> **CONSIGNE**
Reproduisez à l'identique le passage du texte sur les donations et testaments qui va de « Une donation ou » jusqu'à « personnes de rencontre. » inclus.

> **TEXTE DE LECTURE**
-=-=-=-=-

Pour donner, il faut savoir ce que l’on fait et en décider librement. Que ce soit par donation ou par testament, celui qui transmet des biens, gratuitement, doit parfaitement mesurer la portée de son acte et le faire en toute liberté.
C’est le sens de l’article 901 du code civil selon lequel :
«Pour faire une libéralité, il faut être sain d’esprit. La libéralité est nulle lorsque le consentement a été vicié par l’erreur, le dol ou la violence.»
Une donation ou un testament sont sans valeur juridique, s’ils résultent de la pression d’un parent ou d’un ami, du chantage exercé par un accompagnateur, de la machination plus ou moins subtile d’un enfant ou d’un conjoint.
Les avocats spécialistes en droit des personnes, tout comme les tribunaux, connaissent maintes illustrations de cette règle : elles vont de la personne âgée «mise en condition» pour donner une importante somme d’argent ou la maison familiale à un fils plutôt qu’à un autre, jusqu’au «senior», souvent affaibli par la maladie, qui est carrément isolé de sa famille et de ses amis pour ne plus connaître que son assistante de vie et lui léguer ainsi la majeure partie de sa fortune, en passant par l’obtention de signatures «en blanc» ou de chèques abusifs au bénéfice de simples relations ou de personnes de rencontre.
Les donations et testaments par actes notariés n’échappent malheureusement pas toujours à ce mal, pour peu que le notaire n’ait pu (ou voulu) s’assurer de l’intégrité mentale du donateur ou du testateur, notamment en sollicitant le diagnostic d’un praticien.

-=-=-=-=-

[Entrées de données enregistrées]
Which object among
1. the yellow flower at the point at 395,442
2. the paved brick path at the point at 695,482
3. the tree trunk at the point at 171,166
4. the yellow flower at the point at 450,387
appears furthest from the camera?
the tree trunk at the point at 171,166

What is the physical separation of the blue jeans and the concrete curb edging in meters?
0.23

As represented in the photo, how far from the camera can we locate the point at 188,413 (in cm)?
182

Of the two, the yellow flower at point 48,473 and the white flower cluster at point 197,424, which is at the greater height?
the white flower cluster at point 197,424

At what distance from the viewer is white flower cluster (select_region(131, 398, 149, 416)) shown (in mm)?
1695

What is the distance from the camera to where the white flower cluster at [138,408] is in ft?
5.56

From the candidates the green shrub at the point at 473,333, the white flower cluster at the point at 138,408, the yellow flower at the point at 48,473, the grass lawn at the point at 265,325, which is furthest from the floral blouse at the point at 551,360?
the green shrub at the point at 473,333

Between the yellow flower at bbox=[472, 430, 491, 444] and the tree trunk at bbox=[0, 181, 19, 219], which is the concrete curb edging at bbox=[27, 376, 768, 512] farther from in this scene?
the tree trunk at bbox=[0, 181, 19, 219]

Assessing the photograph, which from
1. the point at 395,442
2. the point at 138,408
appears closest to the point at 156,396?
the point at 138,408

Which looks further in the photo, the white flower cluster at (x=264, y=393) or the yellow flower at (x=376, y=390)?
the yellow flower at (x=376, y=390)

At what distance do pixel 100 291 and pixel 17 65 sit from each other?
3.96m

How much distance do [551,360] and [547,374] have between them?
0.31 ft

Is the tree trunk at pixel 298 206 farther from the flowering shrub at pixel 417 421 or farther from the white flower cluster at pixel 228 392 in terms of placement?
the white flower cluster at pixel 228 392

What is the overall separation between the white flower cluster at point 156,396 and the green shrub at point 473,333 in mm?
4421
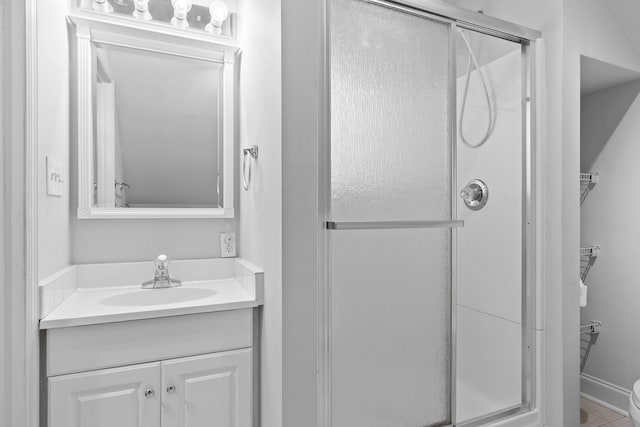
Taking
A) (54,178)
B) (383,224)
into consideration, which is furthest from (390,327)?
(54,178)

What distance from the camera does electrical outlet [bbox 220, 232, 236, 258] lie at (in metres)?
1.89

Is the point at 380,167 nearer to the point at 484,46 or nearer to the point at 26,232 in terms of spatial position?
the point at 484,46

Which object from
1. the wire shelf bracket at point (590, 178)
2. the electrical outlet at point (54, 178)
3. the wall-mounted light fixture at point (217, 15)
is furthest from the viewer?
the wire shelf bracket at point (590, 178)

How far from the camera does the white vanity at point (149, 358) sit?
123 cm

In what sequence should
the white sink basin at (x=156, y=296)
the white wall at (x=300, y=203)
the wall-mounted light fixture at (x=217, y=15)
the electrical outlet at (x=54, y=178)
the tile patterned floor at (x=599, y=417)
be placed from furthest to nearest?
the tile patterned floor at (x=599, y=417)
the wall-mounted light fixture at (x=217, y=15)
the white sink basin at (x=156, y=296)
the electrical outlet at (x=54, y=178)
the white wall at (x=300, y=203)

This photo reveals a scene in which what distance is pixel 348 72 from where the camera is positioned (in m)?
1.30

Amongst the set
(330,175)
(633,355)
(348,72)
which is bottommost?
(633,355)

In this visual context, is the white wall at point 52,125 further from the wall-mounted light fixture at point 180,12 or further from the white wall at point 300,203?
the white wall at point 300,203

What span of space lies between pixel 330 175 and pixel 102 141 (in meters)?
1.18

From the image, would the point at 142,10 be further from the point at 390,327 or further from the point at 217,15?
the point at 390,327

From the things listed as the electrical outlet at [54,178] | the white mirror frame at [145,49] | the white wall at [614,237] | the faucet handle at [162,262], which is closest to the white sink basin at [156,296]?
the faucet handle at [162,262]

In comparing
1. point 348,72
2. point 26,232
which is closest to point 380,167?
point 348,72

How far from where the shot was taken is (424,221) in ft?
4.59

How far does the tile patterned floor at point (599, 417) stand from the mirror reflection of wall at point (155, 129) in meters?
2.42
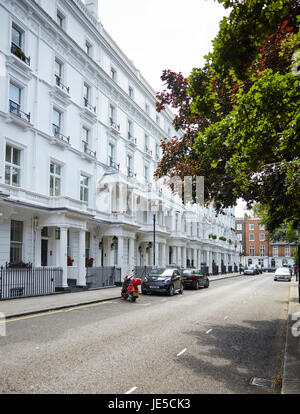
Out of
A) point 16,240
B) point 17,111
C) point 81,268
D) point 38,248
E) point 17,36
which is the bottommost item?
point 81,268

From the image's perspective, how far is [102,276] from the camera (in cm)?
2422

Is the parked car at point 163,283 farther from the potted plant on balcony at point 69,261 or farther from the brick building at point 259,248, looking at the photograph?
the brick building at point 259,248

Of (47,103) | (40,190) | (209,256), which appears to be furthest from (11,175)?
(209,256)

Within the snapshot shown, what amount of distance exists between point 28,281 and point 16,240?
9.06 ft

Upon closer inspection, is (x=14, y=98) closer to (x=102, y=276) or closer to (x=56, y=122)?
(x=56, y=122)

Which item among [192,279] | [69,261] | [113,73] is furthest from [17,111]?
[192,279]

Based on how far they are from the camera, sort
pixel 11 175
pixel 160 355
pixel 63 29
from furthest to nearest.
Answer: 1. pixel 63 29
2. pixel 11 175
3. pixel 160 355

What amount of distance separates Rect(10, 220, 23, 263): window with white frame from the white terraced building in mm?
53

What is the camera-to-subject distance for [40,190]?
20656 millimetres

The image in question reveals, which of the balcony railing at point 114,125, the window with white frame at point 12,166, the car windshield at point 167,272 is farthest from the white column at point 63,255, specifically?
the balcony railing at point 114,125

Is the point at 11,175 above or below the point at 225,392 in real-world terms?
above

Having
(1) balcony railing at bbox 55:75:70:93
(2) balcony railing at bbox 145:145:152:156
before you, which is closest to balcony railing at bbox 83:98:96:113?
(1) balcony railing at bbox 55:75:70:93

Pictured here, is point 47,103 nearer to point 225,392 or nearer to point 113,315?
point 113,315

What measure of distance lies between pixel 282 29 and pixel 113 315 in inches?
385
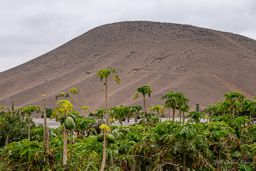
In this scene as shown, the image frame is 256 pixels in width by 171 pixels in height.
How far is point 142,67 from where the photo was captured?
78.1m

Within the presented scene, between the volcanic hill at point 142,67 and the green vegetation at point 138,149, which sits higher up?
the volcanic hill at point 142,67

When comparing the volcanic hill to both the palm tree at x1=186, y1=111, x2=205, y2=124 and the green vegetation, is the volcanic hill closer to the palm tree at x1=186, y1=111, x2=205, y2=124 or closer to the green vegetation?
the palm tree at x1=186, y1=111, x2=205, y2=124

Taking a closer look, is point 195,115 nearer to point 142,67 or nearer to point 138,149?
point 138,149

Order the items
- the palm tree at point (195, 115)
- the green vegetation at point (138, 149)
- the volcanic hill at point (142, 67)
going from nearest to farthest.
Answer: the green vegetation at point (138, 149)
the palm tree at point (195, 115)
the volcanic hill at point (142, 67)

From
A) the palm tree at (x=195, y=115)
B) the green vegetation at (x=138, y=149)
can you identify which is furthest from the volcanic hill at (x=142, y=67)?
the green vegetation at (x=138, y=149)

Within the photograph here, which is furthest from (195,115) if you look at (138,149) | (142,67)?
(142,67)

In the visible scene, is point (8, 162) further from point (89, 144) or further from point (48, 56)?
point (48, 56)

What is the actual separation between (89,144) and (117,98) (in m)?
58.2

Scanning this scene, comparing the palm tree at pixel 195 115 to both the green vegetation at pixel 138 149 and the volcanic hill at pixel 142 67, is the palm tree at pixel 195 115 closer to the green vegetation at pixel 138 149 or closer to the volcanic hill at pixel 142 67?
the green vegetation at pixel 138 149

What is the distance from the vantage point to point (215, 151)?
14.0 ft

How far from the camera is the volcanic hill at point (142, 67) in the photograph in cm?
6247

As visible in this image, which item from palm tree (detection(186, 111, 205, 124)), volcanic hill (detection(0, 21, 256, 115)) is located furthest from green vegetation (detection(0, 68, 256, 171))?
volcanic hill (detection(0, 21, 256, 115))

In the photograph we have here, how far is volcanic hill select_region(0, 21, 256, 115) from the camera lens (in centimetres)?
6247

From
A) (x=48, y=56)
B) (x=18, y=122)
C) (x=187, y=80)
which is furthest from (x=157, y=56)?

-=-=-=-=-

> **VOTRE RÉPONSE**
Une donation ou un testament sont sans valeur juridique, s’ils résultent de la pression d’un parent ou d’un ami, du chantage exercé par un accompagnateur, de la machination plus ou moins subtile d’un enfant ou d’un conjoint.
Les avocats spécialistes en droit des personnes, tout comme les tribunaux, connaissent maintes illustrations de cette règle : elles vont de la personne âgée «mise en condition» pour donner une importante somme d’argent ou la maison familiale à un fils plutôt qu’à un autre, jusqu’au «senior», souvent affaibli par la maladie, qui est carrément isolé de sa famille et de ses amis pour ne plus connaître que son assistante de vie et lui léguer ainsi la majeure partie de sa fortune, en passant par l’obtention de signatures «en blanc» ou de chèques abusifs au bénéfice de simples relations ou de personnes de rencontre.